More than eight decades after it was installed, a memorial to the three 19th-century sibling novelists in London’s Westminster Abbey was amended Thursday to restore the diaereses – the two dots over the e in their surname.

The dots — which indicate that the name is pronounced “brontay” rather than “bront” — were omitted when the stone tablet commemorating Charlotte, Emily and Anne was erected in the abbey’s Poets’ Corner in October 1939, just after the outbreak of World War II.

They were restored after Brontë historian Sharon Wright, editor of the Brontë Society Gazette, raised the issue with Dean of Westminster David Hoyle.

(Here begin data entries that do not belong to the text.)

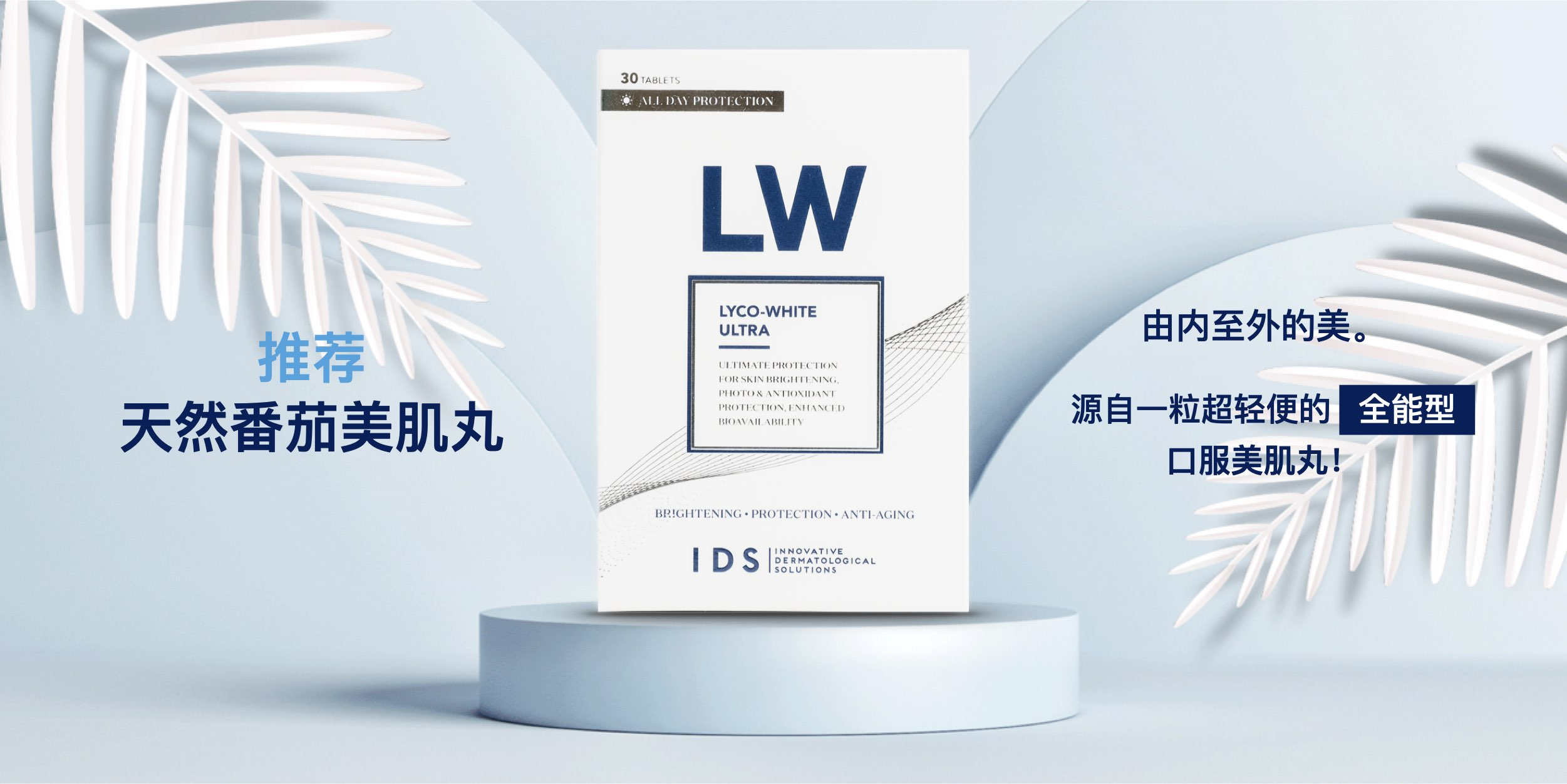 introducing Lyco White (Chinese)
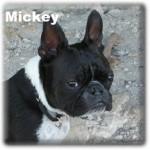 a_Mickey
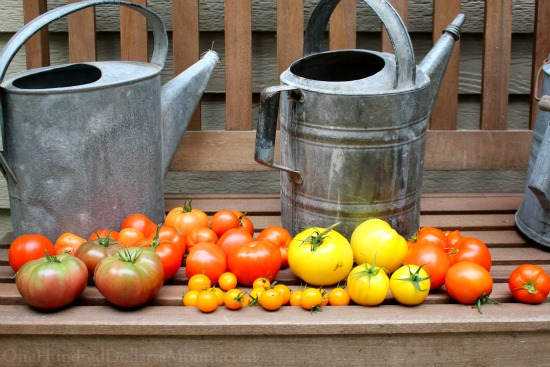 heirloom tomatoes garden bench watering cans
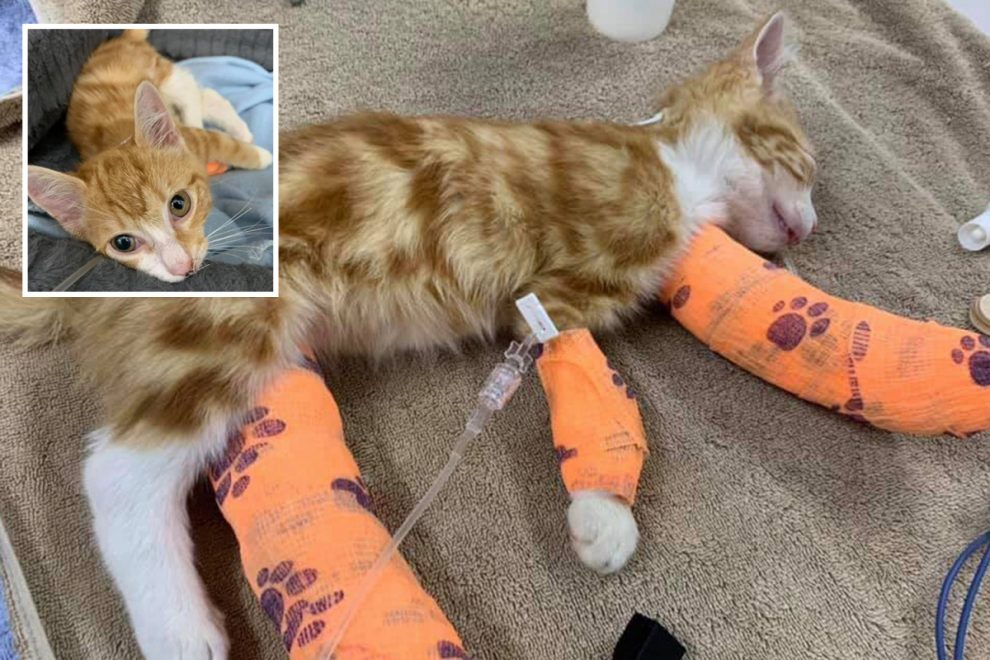 Tiny kitten called 'Wee Rupert' horrifically injured when cruel thugs deliberately broke his legs in 'savage attack'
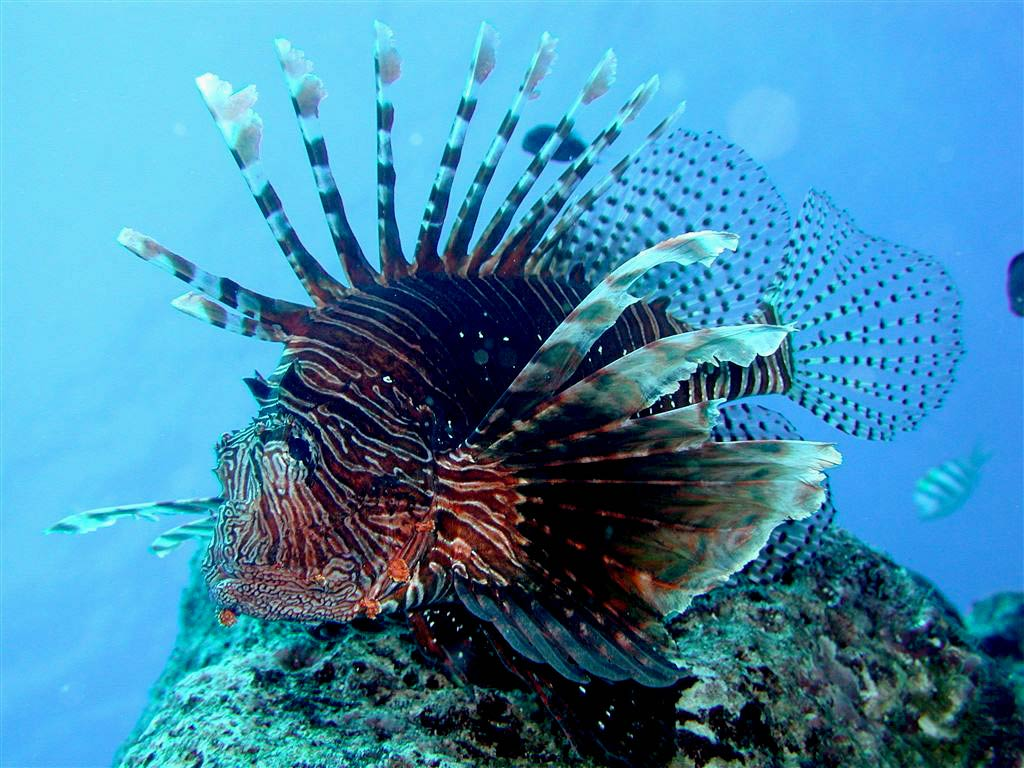 Free Lionfish Wallpaper Animals Town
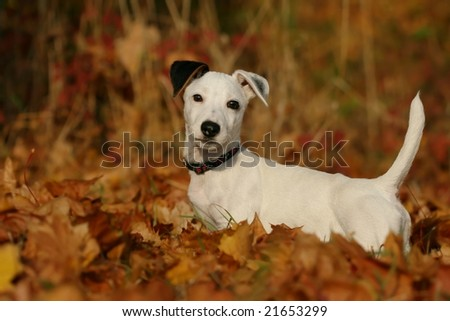 Jack Russel Terrier - stock photo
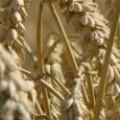 ПИВЕЛ ООД – Зърнопроизводител от Монтана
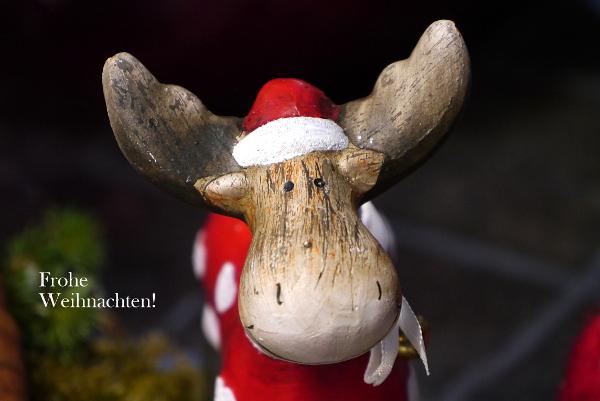 Frohe Weihnachten (c) Foto: Carola Peters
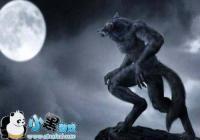 《狼人杀》6人明牌局的规则介绍 逻辑控的福音
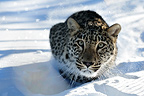 North Persian Leopard in the snow in winter (North Persian Leopard )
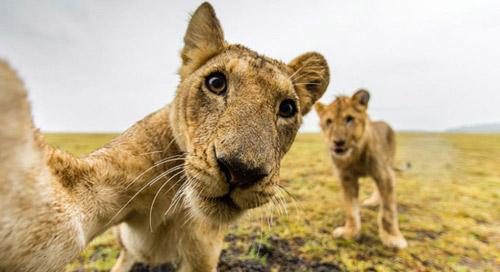 """15 khoảnh khắc cho thấy động vật cũng mê mẩn """"selfie"""" - 15"""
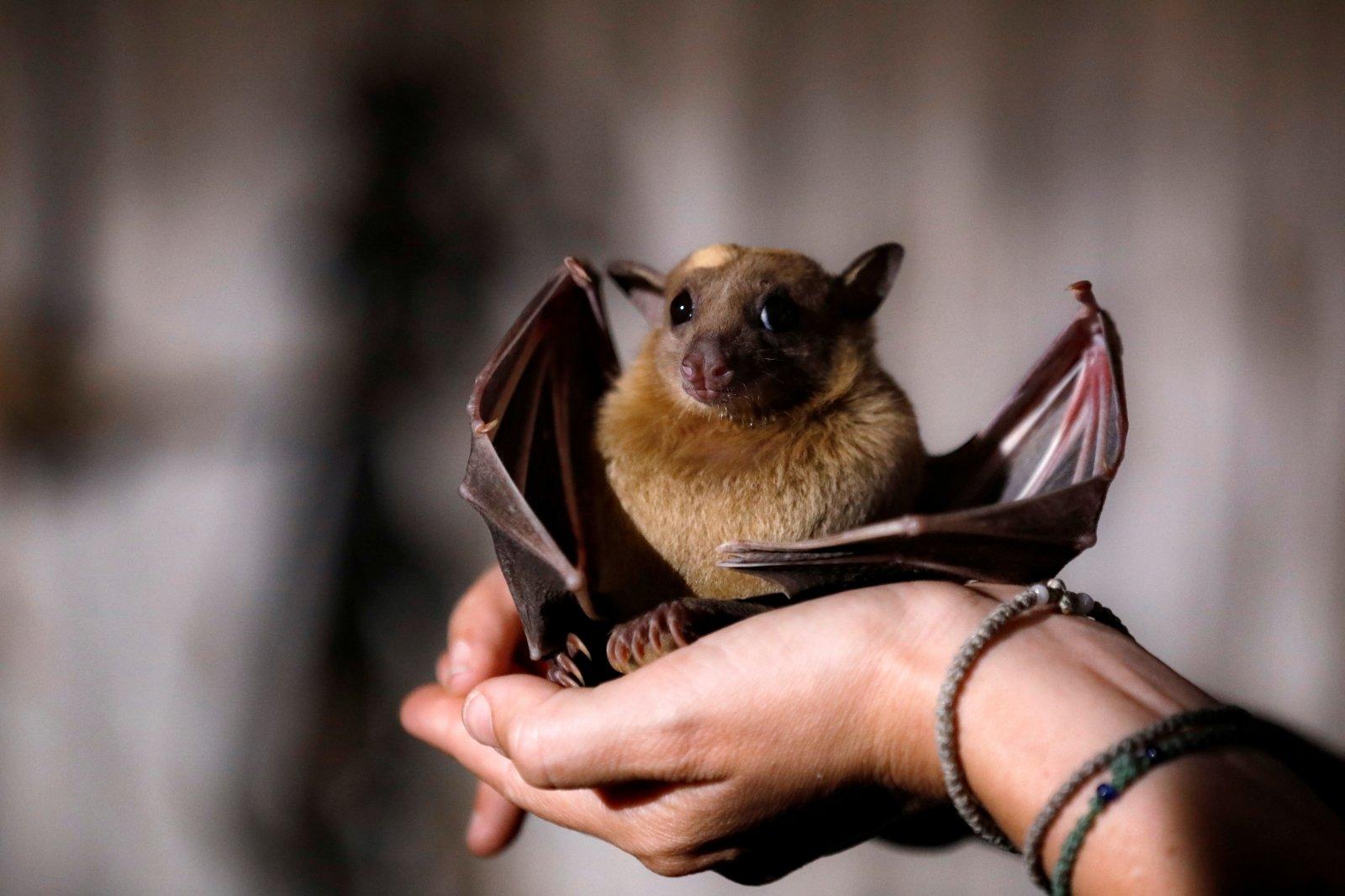 Šikšnosparniai: savybės, taksonomija, morfologija, elgesys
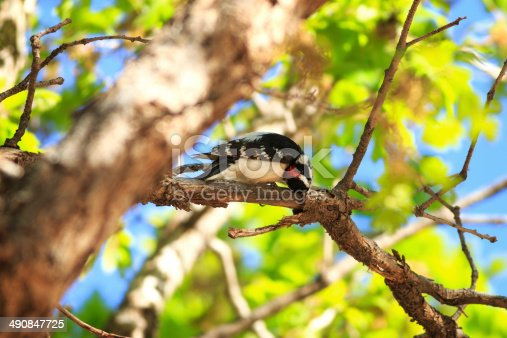 A male Downy Woodpecker (Picoides pubescens) forages for grubs in a Gambel Oak at Maxwell Canyon Park, Utah.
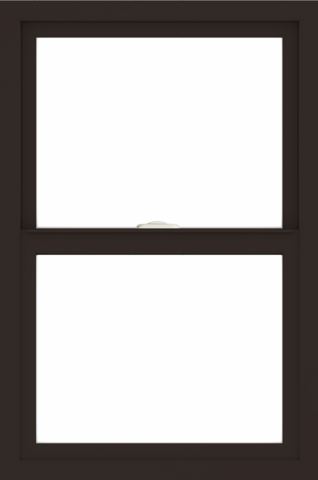 WDMA 24x36 (23.5 x 35.5 inch) Dark Bronze aluminum Single and Double Hung Window without grids interior
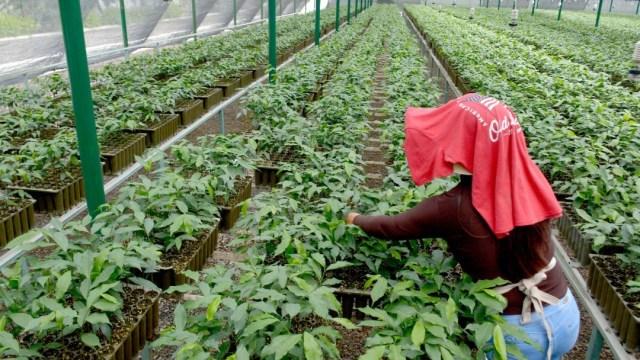 mujer-trabaja-en-viveros-de-sembrando-vida-en-culiacan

The abbey asked its stonemason to tap in the dots and its conservator to paint them.

“There’s no paper record for anyone complaining about this or mentioning this, so I just wanted to put it right, really,” Wright said. “These three Yorkshire women deserve their place here, but they also deserve to have their name spelled correctly.”

It’s believed the writers’ Irish father Patrick changed the spelling of his surname from Brunty or Prunty when he went to university in England.

Raised on the wild Yorkshire moors, all three sisters died before they were 40, leaving enduring novels including Charlotte’s “Jane Eyre,” Emily’s “Wuthering Heights” and Anne’s “The Tenant of Wildfell Hall.”

Rebecca Yorke, director of the Brontë Society, welcomed the restoration.

“As the Brontës and their work are loved and respected all over the world, it’s entirely appropriate that their name is spelled correctly on their memorial,” she said.